[What this task involves]
Format the items between the lines holding "Which of (x=284, y=184)" and "340 centimetres", inclusive, as a two-column CSV with the headers item_text and answer. Give one row per item, put the item's text and its answer each in a single quoted field, and replace any line breaks with spaces.

[Available data]
--------------------------------------------------
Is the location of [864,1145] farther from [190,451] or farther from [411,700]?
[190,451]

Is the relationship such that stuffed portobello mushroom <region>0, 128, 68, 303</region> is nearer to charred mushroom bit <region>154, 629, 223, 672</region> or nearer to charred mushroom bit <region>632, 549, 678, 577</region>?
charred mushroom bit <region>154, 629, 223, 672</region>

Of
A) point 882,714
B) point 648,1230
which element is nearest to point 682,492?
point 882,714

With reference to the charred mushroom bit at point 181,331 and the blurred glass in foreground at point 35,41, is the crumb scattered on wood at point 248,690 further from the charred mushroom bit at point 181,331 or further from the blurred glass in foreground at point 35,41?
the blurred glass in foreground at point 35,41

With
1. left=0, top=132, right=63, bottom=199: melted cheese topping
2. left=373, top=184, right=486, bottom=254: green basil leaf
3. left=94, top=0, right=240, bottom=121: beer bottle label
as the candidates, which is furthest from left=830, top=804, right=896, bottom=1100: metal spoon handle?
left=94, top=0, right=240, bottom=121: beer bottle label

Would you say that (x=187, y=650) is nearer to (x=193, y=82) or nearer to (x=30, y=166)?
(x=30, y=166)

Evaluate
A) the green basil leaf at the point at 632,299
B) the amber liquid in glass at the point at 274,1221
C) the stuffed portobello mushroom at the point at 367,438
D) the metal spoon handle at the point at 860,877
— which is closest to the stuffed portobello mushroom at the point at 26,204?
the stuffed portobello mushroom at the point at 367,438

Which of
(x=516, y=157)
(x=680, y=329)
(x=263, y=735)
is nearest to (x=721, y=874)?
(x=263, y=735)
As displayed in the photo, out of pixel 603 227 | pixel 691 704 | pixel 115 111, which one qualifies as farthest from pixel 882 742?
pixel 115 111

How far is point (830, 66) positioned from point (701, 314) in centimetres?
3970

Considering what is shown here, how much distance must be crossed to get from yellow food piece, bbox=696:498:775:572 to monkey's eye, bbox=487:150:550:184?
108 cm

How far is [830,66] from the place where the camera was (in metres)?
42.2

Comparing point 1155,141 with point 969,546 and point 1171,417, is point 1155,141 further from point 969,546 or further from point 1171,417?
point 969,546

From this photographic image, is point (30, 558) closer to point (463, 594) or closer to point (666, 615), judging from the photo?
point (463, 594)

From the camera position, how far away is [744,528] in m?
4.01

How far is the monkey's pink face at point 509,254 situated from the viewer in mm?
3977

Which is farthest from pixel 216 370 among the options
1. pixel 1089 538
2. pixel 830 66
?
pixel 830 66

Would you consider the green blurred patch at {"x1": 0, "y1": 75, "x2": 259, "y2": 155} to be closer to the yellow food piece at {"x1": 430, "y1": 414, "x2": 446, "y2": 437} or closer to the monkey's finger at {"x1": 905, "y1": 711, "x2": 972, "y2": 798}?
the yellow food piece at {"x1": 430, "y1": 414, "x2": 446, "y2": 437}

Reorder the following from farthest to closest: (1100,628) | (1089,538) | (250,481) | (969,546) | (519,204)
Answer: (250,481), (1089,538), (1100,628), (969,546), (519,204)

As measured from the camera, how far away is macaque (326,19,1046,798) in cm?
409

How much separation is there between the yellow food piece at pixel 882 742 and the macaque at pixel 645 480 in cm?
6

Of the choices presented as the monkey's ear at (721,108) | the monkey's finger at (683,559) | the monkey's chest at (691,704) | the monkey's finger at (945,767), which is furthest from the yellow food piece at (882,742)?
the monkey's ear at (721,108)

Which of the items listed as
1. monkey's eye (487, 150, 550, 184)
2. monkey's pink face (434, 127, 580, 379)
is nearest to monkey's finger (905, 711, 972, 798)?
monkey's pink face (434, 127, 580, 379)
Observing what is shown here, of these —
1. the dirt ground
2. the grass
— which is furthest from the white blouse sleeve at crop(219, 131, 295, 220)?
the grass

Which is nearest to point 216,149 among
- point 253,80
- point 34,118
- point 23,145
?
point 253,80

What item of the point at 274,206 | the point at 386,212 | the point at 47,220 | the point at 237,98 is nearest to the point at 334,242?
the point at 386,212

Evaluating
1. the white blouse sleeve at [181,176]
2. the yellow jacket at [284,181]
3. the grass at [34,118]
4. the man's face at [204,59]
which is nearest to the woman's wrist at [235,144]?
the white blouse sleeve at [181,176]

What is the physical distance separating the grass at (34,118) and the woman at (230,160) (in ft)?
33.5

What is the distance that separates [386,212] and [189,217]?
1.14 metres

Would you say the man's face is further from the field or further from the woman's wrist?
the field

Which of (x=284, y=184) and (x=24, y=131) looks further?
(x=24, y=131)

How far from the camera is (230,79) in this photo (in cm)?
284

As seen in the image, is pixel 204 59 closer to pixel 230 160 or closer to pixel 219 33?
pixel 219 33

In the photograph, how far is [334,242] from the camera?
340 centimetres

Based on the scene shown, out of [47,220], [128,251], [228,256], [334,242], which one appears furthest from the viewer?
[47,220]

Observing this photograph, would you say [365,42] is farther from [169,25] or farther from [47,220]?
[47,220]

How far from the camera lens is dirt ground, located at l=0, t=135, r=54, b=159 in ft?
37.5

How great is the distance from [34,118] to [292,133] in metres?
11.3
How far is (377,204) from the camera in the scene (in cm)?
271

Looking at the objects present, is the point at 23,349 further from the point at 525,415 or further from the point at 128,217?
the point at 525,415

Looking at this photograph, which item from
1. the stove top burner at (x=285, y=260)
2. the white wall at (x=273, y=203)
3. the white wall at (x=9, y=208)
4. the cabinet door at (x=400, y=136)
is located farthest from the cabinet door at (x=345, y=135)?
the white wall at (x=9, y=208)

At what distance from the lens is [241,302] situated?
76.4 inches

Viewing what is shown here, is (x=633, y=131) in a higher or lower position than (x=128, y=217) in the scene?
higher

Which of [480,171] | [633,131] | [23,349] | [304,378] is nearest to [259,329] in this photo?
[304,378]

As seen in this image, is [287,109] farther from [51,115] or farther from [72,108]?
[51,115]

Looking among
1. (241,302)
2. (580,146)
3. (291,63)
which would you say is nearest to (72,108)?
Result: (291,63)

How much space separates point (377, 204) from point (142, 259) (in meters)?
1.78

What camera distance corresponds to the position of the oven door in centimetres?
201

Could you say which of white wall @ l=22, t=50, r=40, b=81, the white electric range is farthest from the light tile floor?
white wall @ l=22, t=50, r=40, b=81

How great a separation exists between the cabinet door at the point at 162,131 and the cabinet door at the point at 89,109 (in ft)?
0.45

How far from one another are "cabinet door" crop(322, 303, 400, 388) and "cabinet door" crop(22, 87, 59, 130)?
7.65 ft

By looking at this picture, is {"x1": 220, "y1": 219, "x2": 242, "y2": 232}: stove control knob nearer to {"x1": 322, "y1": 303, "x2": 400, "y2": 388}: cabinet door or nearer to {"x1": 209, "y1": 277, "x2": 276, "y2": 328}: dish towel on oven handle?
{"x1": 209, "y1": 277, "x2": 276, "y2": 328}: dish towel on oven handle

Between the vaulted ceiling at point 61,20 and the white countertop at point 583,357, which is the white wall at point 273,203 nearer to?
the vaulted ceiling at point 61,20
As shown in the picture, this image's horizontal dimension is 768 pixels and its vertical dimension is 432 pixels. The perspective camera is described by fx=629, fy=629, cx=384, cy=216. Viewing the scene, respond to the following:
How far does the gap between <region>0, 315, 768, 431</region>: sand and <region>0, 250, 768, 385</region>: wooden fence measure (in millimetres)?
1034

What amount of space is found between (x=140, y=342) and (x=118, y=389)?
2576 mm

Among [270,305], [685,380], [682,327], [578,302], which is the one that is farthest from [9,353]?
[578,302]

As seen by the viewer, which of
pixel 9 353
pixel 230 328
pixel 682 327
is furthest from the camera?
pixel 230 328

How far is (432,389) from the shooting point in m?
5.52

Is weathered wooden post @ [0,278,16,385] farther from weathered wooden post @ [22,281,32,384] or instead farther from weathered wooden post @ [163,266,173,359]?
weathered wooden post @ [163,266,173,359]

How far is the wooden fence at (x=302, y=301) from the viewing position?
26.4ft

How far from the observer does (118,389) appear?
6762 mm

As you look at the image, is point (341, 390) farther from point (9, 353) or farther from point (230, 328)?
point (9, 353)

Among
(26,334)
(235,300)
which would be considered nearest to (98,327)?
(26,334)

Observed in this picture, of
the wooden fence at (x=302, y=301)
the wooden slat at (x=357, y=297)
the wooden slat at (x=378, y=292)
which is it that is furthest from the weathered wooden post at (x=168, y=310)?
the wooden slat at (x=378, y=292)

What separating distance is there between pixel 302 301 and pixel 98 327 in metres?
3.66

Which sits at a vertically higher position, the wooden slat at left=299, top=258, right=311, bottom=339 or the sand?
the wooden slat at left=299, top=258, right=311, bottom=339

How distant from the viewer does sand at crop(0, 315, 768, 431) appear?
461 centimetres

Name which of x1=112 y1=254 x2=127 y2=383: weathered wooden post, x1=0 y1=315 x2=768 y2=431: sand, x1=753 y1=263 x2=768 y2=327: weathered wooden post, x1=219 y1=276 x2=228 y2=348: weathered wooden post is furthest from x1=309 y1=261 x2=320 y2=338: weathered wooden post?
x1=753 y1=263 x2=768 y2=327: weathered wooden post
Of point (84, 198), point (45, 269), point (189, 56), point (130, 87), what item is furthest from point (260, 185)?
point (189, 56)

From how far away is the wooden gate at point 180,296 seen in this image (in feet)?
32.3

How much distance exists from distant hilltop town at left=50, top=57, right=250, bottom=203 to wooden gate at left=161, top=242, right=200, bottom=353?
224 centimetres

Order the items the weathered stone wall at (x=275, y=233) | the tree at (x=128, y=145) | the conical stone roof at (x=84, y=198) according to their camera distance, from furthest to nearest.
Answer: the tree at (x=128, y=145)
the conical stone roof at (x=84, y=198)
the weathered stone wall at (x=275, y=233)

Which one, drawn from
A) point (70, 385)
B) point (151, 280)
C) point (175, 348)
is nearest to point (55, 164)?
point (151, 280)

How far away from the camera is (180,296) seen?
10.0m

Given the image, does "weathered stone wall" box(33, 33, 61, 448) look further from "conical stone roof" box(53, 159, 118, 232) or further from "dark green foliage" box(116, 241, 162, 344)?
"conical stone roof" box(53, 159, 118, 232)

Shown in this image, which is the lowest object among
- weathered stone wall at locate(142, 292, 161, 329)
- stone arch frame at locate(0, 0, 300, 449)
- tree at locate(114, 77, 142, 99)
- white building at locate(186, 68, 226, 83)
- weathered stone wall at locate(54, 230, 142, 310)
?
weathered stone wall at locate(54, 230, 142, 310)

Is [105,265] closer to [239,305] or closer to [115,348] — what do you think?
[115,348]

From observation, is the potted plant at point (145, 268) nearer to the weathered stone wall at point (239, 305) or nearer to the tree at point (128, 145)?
--------------------------------------------------
[Answer for this exercise]
item_text,answer
"Which of (x=284, y=184) and (x=24, y=131) looks further?","(x=24, y=131)"
"How far from the camera is (230,79) in this photo (in cm)?","284"
"As seen in the image, is pixel 204 59 closer to pixel 230 160 or closer to pixel 219 33?","pixel 219 33"
"In the photograph, how far is [334,242] from the camera?","340 centimetres"